Turkey’s credit rating was cut deeper into junk by S&P Global Ratings on May 1 as the rating agency responded to the risk of its overheating economy experiencing a hard landing.
S&P reduced Turkey’s foreign currency rating from ‘BB/B’ to ‘BB-/B’, on par with Brazil and Vietnam. The local currency sovereign rating was lowered from 'BB+/B' to 'BB/B', while the outlook was given as stable. The rating agency's move was not part of its regularly scheduled review programme for Turkey. That will heighten concerns about the state of the country's economy, with investors still dumping the TRY despite a rate hike.
"There is a risk of a hard landing for Turkey’s overheating, credit-fueled economy," S&P said in the statement. "This is reflected in the rising imbalances in Turkey’s economy, most notably in its widening debt-financed current account deficit and high inflation."
The TRY has fallen 7.4% in 2018, making it the third-worst performing emerging market currency. The benchmark BIST-100 index of the Istanbul stock exchange, meanwhile, has declined 9.6% to date in the year so far.
S&P said it did not believe the central bank’s hiking of its late-liquidity window rate last week by 75 basis points would be sufficient to bring down inflation, currently running at 10.2%, to the national lender’s 5% target or curb the volatility in Turkey’s real effective exchange rate (REER). Turkey’s CPI-based REER fell to a record low in March. Although the rate hike temporarily lifted the TRY, the lira bears were soon stomping back into the picture. The TRY stood at 4.1522 to the dollar as of around 15:05 Istanbul time on May 2, compared to its all-time low of 4.1944 recorded on April 11
The central bank’s sluggish response to strong market calls for aggressive tightening has intensified investor concern that it is under pressure from Turkish President Tayyip Erdogan, who regularly calls for cheaper money to help investors and drive headline growth. S&P noted that the lender has been “facing increasing political pressure.”
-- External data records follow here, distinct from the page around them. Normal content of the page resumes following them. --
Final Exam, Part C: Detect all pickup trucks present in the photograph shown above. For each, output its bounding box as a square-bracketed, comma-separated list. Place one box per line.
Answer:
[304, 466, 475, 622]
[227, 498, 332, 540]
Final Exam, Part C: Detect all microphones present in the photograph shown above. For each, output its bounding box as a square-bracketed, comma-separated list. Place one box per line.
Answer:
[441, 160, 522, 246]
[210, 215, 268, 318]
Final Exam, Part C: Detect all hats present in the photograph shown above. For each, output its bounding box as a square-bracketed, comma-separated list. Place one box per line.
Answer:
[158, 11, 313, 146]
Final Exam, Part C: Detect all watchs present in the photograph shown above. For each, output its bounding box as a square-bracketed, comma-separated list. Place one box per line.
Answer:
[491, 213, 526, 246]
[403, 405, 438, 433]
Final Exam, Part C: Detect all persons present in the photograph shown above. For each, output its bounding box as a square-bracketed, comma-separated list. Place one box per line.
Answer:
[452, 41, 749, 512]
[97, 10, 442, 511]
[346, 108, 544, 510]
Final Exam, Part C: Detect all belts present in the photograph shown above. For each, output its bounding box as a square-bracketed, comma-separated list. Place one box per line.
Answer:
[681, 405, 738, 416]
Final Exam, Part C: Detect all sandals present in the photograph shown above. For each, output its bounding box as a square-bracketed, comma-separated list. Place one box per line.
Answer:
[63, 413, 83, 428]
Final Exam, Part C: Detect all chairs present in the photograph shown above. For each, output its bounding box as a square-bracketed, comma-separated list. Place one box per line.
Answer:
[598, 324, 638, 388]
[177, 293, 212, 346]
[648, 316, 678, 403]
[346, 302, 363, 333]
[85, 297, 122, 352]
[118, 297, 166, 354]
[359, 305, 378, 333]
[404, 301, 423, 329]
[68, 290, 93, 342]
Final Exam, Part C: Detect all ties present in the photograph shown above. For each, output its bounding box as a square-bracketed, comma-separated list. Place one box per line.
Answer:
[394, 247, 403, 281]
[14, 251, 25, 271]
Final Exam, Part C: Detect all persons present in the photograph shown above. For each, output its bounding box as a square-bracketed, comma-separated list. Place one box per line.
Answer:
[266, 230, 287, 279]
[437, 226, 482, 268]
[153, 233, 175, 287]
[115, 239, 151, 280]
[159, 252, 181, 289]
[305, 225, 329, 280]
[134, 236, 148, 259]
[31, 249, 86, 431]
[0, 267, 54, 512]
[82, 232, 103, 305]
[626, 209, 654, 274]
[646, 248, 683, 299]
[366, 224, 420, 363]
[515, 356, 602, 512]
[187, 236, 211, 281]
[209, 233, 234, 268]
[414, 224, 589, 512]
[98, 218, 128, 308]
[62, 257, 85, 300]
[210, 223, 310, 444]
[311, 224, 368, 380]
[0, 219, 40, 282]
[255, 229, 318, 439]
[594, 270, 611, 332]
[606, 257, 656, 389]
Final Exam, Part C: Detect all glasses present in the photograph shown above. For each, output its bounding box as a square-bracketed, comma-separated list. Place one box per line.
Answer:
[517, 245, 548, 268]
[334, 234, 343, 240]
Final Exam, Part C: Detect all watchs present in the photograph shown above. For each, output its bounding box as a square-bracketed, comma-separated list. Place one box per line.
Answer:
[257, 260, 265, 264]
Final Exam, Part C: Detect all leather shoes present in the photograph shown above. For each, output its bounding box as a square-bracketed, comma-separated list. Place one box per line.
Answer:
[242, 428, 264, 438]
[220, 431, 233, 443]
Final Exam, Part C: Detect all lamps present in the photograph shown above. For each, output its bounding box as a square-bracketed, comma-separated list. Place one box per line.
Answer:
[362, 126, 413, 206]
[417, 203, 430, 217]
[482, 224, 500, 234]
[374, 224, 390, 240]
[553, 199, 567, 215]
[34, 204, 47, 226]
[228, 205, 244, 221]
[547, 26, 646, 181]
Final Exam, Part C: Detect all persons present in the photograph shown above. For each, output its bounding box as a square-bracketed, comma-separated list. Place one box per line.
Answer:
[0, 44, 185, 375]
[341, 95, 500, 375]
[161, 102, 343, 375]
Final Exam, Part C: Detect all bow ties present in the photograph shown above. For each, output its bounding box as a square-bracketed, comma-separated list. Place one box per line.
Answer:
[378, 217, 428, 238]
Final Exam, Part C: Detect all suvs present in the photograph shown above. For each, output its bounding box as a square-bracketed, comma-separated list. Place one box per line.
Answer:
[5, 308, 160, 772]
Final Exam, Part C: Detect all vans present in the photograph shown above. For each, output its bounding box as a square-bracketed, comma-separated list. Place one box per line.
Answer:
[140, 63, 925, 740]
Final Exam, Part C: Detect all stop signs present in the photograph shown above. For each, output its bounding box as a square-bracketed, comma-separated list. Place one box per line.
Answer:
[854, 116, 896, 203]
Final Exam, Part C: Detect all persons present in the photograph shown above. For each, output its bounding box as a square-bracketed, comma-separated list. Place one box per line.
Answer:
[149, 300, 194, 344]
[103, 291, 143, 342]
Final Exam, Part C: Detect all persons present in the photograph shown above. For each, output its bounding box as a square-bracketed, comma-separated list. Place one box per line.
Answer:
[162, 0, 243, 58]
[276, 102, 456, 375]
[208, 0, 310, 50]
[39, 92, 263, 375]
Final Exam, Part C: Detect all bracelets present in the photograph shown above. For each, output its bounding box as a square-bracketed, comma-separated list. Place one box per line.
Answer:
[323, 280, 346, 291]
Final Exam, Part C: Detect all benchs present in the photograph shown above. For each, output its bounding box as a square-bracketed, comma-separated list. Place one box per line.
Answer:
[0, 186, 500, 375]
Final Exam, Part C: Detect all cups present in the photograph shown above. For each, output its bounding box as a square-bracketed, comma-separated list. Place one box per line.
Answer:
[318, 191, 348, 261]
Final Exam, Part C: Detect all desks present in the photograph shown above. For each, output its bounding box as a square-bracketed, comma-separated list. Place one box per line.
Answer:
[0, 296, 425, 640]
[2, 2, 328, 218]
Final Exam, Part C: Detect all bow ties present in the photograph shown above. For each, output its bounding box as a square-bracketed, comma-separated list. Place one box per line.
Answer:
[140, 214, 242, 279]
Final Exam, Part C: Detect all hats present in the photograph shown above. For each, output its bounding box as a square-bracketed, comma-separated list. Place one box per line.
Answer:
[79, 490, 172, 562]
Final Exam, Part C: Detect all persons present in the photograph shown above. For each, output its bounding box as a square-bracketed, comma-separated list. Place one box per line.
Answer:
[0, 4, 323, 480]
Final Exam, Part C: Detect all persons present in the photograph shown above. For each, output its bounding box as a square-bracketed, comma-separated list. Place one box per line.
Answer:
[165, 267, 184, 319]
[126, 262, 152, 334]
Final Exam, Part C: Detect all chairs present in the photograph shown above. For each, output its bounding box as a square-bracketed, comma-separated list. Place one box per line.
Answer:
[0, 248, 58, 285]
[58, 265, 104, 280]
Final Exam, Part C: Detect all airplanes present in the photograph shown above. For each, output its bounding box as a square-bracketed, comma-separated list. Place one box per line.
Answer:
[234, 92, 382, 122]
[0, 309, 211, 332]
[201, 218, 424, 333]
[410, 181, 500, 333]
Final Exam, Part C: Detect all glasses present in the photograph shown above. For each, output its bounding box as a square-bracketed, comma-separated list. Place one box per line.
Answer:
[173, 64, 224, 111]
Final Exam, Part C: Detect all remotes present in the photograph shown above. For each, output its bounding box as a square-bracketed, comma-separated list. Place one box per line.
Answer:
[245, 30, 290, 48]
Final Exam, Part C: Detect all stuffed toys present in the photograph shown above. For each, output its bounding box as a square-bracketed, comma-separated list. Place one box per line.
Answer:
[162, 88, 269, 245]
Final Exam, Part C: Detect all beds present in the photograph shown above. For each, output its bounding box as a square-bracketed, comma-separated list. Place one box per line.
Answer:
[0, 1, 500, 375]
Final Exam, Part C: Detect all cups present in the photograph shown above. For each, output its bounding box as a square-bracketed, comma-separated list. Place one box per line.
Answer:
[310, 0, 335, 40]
Erdogan is bidding for re-election in snap polls called for June 24. Opponents claim he brought forward the elections from November 2019 because if he waits much longer he runs the risk of voters going to the polls amid clear economic distress. His ruling AKP party says a new mandate is needed to deliver the political stability required to speed up economic reforms.
The rating agencies themselves have also been targeted with strong rhetoric from the outspoken Erdogan, who on March 9, two days after Moody’s Investors Service cut Turkey further into junk, claimed they were preoccupied with trying to drive the country into a corner and that the financial markets should not take them seriously.
Warning sounded on problem loans
On April 16, Moody’s issued a note saying that the prolonged weakness of the TRY combined with high inflation would likely increase problem loans for Turkey’s banks as the private sector would have a tougher job on its hands to repay its foreign currency-denominated debt. S&P backed up this point, adding that the devaluation would negatively impact government debt. Some 40% of that debt is foreign currency-denominated.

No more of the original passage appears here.